6.4. Feature gates in Strimzi Operators

Strimzi operators use feature gates to enable or disable specific features and functions. Enabling a feature gate alters the behavior of the associated operator, introducing the corresponding feature to your Strimzi deployment.

Feature gates are set in the operator configuration and have three stages of maturity: alpha, beta, or graduated. Graduated feature gates have reached General Availability (GA) and are permanently enabled features.

For more information, see Feature gates.

7. Configuring Kafka

Strimzi enables the deployment of Kafka components on Kubernetes through highly configurable custom resources. These resources leverage Custom Resource Definitions (CRDs) to extend Kubernetes capabilities, offering a flexible way to manage Kafka components. After a new custom resource type is added to your cluster by installing a CRD, you can create instances of the resource based on its specification. Many additional configuration options can be specified in a custom resource, some common and some specific to a particular component.

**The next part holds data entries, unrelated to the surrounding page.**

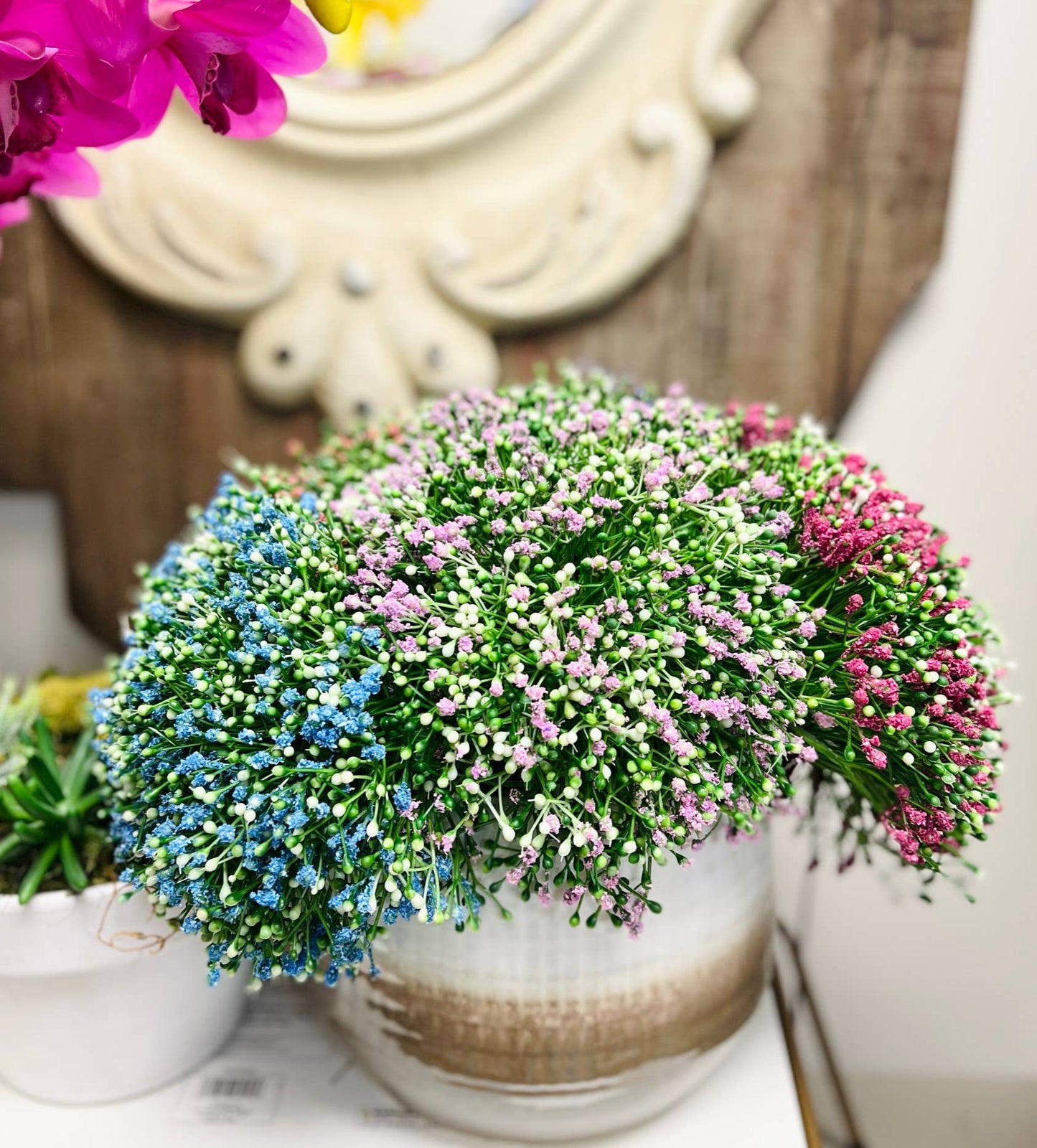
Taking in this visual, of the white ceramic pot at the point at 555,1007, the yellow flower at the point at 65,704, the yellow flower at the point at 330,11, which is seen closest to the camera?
the yellow flower at the point at 330,11

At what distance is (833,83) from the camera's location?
0.80m

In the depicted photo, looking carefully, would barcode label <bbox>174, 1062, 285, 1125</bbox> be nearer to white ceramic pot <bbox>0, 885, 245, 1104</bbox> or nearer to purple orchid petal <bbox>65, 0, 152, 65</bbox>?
white ceramic pot <bbox>0, 885, 245, 1104</bbox>

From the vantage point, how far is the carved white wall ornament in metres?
0.80

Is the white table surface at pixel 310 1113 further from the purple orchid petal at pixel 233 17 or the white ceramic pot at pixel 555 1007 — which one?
the purple orchid petal at pixel 233 17

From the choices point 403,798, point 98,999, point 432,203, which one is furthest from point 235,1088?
point 432,203

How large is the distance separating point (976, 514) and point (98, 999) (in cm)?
84

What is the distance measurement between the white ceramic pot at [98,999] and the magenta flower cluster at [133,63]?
0.43 meters

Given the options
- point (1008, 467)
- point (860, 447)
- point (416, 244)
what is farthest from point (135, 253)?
point (1008, 467)

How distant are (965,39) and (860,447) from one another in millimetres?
365

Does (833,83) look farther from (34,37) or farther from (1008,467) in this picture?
(34,37)

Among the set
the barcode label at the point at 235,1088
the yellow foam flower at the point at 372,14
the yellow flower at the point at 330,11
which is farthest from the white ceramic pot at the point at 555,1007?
the yellow foam flower at the point at 372,14

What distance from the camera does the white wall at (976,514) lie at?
0.81 metres

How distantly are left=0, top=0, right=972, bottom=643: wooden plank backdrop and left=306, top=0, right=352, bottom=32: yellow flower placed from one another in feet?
1.69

Use custom resources to configure the following components:

  • Kafka clusters

  • Node pools for Kafka clusters

  • MirrorMaker source and target clusters

  • Kafka Connect

  • Kafka Bridge

Strimzi provides example configuration files, which can serve as a starting point when building your own Kafka component configuration for deployment.

For detailed configuration instructions and examples, see the guide for Deploying and Managing Strimzi.

8. Securing Kafka

A secure deployment of Strimzi might encompass one or more of the following security measures:

Encryption

Strimzi supports Transport Layer Security (TLS), a protocol for encrypted communication.

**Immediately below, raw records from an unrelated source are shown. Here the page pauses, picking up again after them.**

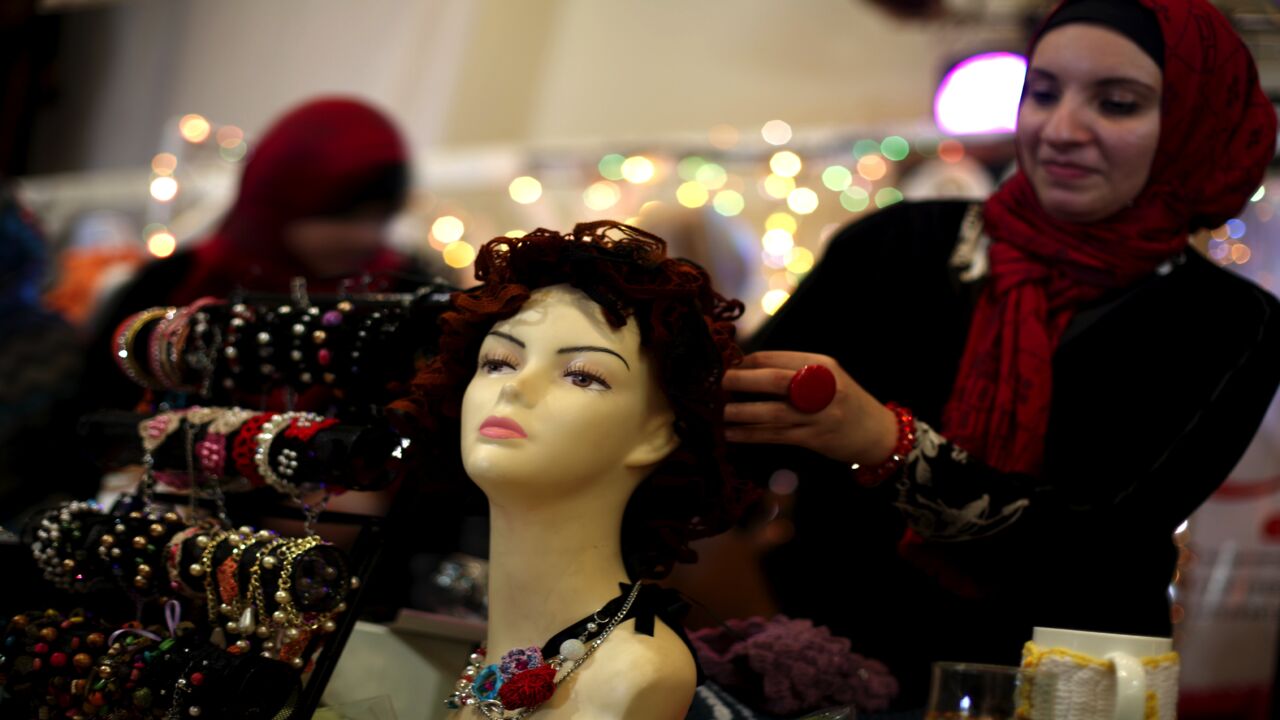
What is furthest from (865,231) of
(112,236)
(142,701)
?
(112,236)

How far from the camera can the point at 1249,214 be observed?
2.82 m


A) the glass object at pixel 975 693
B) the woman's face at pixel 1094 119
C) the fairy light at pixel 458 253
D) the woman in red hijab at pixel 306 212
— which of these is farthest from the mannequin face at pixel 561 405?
the fairy light at pixel 458 253

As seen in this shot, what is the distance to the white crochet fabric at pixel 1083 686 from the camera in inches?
39.2

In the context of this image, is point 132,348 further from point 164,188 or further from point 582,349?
point 164,188

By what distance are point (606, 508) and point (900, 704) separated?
457 mm

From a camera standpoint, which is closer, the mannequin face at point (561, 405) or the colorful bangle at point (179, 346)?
the mannequin face at point (561, 405)

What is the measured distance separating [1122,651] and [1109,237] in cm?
49

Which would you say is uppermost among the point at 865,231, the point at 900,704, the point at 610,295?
the point at 865,231

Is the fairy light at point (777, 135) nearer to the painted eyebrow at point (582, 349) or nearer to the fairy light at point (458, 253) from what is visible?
the fairy light at point (458, 253)

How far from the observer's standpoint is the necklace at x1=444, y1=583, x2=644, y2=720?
98 centimetres

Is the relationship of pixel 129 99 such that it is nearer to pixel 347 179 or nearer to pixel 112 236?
pixel 112 236

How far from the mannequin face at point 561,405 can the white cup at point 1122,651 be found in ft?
1.22

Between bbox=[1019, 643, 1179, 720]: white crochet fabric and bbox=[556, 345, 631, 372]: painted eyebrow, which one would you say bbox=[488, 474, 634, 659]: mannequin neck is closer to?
bbox=[556, 345, 631, 372]: painted eyebrow

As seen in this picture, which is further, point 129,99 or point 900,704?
point 129,99
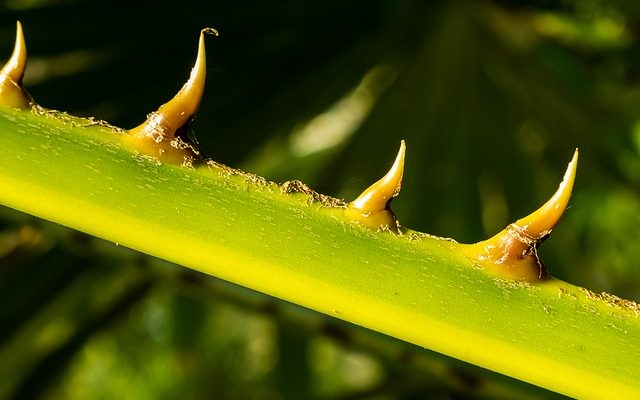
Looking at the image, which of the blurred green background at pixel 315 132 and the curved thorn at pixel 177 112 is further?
the blurred green background at pixel 315 132

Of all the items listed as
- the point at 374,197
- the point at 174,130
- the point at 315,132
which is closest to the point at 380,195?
the point at 374,197

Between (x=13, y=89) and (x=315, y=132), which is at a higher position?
(x=315, y=132)

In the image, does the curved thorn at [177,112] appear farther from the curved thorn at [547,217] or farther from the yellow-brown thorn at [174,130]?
the curved thorn at [547,217]

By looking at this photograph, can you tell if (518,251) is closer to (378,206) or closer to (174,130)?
(378,206)

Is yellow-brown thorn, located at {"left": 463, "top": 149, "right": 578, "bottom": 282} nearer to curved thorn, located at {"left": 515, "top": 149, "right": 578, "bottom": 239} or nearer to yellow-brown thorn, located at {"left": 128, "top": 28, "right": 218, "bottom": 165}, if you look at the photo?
curved thorn, located at {"left": 515, "top": 149, "right": 578, "bottom": 239}

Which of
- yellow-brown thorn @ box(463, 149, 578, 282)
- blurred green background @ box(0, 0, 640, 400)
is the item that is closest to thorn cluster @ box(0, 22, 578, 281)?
yellow-brown thorn @ box(463, 149, 578, 282)

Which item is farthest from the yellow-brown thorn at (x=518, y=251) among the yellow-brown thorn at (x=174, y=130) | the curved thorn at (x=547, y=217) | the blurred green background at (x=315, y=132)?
the blurred green background at (x=315, y=132)

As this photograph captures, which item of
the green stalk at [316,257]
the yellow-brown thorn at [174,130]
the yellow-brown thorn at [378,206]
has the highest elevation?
the yellow-brown thorn at [174,130]

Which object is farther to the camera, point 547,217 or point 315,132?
point 315,132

  • Communication is always encrypted between Strimzi components.

  • To set up TLS-encrypted communication between Kafka and clients, you configure listeners in the Kafka custom resource.

Authentication

Kafka listeners use authentication to ensure a secure client connection to the Kafka cluster. Clients can also be configured for mutual authentication. Security credentials are created and managed by the Cluster and User Operator.

Supported authentication mechanisms:

  • mTLS authentication (on listeners with TLS-enabled encryption)

  • SASL SCRAM-SHA-512

  • OAuth 2.0 token based authentication

  • Custom authentication (supported by Kafka)

Authorization

Authorization controls the operations that are permitted on Kafka brokers by specific clients or users.

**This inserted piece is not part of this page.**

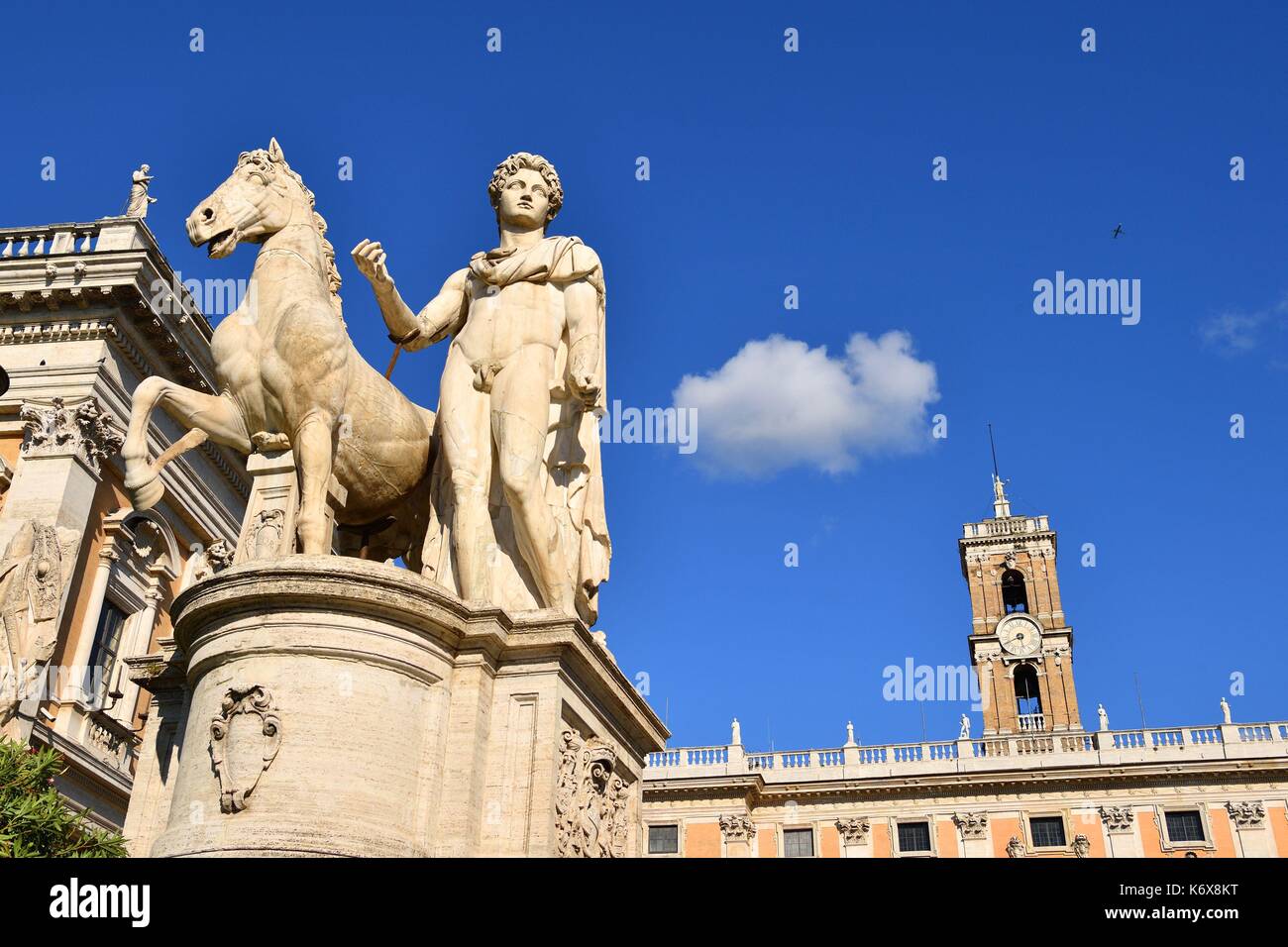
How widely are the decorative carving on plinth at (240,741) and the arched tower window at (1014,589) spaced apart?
6935cm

Supported authorization mechanisms:

  • Simple authorization using ACL rules

  • OAuth 2.0 authorization (if you are using OAuth 2.0 token-based authentication)

  • Open Policy Agent (OPA) authorization

  • Custom authorization (supported by Kafka)

Federal Information Processing Standards (FIPS)

Strimzi is designed to run on FIPS-enabled Kubernetes clusters to ensure data security and system interoperability. For more information about the NIST validation program and validated modules, see Cryptographic Module Validation Program on the NIST website.

9. Monitoring Kafka

Monitoring data allows you to monitor the performance and health of Strimzi. You can configure your deployment to capture metrics data for analysis and notifications.

Metrics data is useful when investigating issues with connectivity and data delivery. For example, metrics data can identify under-replicated partitions or the rate at which messages are consumed. Alerting rules can provide time-critical notifications on such metrics through a specified communications channel. Monitoring visualizations present real-time metrics data to help determine when and how to update the configuration of your deployment. Example metrics configuration files are provided with Strimzi.

You can employ the following tools for metrics and monitoring:

Prometheus

Prometheus pulls metrics from Kafka, ZooKeeper and Kafka Connect clusters. The Prometheus Alertmanager plugin handles alerts and routes them to a notification service.

Kafka Exporter

Kafka Exporter adds additional Prometheus metrics.

Grafana

Grafana Labs provides dashboard visualizations of Prometheus metrics.

OpenTelemetry

OpenTelemetry complements the gathering of metrics data by providing a facility for end-to-end tracking of messages through Strimzi.

Cruise Control

Cruise Control monitors data distribution and performs data rebalances, based on workload data, across a Kafka cluster.